Charlie is a well-known member of the Scottish Programme Collectors Club and is regularly called upon to make offers for programmes which have been found by family members in attics. More recently the new headmaster of a local high school in Stranraer called the club to say he had discovered a range of Stranraer FC programmes in his new School house and Charlie was the man to make a reasonable offer to find them a good home.

Charlie went on:

“I recently bought nine East Stirlingshire programmes for £75 each from a woman in New York. It turned out she was in the American Women’s Army Corp (WAC) stationed in Scotland during the war, who married a guy from Falkirk who was a big East Stirlingshire fan and had taken his programmes with him when he went with his wife back to the US. When he died, she felt strongly that they should go back to Scotland and I was put in touch with her.

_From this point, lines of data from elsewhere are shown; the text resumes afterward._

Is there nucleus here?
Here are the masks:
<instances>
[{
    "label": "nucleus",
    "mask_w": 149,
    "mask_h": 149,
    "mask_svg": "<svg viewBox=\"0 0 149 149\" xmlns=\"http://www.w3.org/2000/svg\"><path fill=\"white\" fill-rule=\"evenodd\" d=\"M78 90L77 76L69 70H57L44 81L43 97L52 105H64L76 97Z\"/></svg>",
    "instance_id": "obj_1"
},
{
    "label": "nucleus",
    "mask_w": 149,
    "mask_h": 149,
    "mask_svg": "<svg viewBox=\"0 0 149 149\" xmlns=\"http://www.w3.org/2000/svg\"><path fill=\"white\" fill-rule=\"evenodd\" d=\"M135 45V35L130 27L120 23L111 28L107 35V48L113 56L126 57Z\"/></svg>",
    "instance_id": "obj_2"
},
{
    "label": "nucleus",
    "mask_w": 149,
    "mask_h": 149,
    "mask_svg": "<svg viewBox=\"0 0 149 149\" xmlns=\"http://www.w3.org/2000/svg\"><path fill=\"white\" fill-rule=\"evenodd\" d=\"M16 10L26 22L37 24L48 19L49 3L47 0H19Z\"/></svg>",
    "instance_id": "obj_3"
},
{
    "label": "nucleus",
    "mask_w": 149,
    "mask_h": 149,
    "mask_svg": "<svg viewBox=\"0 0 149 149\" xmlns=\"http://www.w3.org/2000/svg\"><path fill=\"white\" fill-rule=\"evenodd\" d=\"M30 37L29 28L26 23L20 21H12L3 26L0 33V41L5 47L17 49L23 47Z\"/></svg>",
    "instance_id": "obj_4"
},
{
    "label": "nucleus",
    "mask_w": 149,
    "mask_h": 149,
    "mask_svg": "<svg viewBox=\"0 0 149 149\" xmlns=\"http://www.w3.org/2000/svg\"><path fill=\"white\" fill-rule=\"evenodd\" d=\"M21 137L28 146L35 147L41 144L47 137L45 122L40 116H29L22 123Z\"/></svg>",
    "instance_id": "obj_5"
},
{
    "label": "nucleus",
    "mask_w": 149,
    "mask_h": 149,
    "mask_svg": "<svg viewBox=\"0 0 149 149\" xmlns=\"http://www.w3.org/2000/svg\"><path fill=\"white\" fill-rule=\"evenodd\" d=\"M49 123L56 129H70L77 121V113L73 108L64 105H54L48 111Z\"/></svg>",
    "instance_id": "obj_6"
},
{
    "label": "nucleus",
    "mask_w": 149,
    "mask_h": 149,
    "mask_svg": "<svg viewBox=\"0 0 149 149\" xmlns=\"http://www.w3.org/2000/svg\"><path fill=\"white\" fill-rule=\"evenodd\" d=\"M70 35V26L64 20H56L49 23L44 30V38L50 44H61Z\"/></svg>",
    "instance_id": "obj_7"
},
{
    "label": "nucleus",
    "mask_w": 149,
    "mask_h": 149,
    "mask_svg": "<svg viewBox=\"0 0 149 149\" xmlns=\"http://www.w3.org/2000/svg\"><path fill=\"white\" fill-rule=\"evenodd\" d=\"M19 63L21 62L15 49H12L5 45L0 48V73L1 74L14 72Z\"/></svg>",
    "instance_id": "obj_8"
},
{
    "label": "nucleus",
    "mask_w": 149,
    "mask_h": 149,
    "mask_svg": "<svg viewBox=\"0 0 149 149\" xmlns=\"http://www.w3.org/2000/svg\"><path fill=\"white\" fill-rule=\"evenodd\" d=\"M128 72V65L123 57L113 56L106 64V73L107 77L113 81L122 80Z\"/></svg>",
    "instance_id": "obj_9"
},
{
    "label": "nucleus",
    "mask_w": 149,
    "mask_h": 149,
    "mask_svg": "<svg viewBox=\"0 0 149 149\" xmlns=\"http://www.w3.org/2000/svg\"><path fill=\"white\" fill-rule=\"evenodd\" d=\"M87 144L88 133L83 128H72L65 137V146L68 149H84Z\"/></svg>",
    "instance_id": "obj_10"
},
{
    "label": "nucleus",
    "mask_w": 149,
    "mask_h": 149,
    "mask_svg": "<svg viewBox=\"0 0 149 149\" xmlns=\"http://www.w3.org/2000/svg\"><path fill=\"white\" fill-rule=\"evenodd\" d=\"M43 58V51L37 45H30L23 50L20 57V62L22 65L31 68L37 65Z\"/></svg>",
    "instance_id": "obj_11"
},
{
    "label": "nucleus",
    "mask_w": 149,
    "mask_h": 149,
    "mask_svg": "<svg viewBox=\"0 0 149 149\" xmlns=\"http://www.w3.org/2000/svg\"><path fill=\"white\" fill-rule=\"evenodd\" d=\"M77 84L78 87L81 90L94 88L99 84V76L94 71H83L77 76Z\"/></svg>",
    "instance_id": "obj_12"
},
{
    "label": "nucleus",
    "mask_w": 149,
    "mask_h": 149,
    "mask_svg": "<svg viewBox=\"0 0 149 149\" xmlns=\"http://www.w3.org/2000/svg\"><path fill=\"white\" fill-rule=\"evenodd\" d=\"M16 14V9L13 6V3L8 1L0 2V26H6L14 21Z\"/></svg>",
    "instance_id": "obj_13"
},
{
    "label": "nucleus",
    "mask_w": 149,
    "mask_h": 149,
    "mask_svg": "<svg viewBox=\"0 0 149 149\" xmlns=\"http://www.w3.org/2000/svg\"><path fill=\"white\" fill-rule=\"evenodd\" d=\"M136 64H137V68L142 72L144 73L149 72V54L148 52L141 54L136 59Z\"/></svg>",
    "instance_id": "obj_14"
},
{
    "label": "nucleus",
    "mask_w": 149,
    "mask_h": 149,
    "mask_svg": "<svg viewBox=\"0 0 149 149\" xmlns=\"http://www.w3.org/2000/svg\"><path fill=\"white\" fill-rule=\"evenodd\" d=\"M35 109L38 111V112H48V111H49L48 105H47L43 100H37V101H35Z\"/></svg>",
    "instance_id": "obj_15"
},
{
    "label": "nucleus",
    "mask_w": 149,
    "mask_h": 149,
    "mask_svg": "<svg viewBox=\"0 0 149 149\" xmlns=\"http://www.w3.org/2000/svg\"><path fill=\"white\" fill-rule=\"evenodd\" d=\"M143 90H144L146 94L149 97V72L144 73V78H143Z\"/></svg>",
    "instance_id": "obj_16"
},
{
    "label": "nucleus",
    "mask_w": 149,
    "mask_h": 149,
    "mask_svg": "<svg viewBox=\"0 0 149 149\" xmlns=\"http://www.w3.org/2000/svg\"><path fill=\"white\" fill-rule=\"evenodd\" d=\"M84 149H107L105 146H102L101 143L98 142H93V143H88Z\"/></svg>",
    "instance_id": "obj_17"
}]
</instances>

These programmes are now worth £5-600 each!

“The most expensive programme I have ever bought was £460 for a 1932 Celtic v East Stirlingshire programme from 1932 and in these two folders (pictured here) there are programmes worth more than £10,000.

“I lovingly store and file them all and keep them in pristine condition in long Ottoman filing cases and I have my collections all insured as well. I really get a lot out of collecting these things and I am glad I have a great legacy to leave to my three sons, all of whom share my interest.”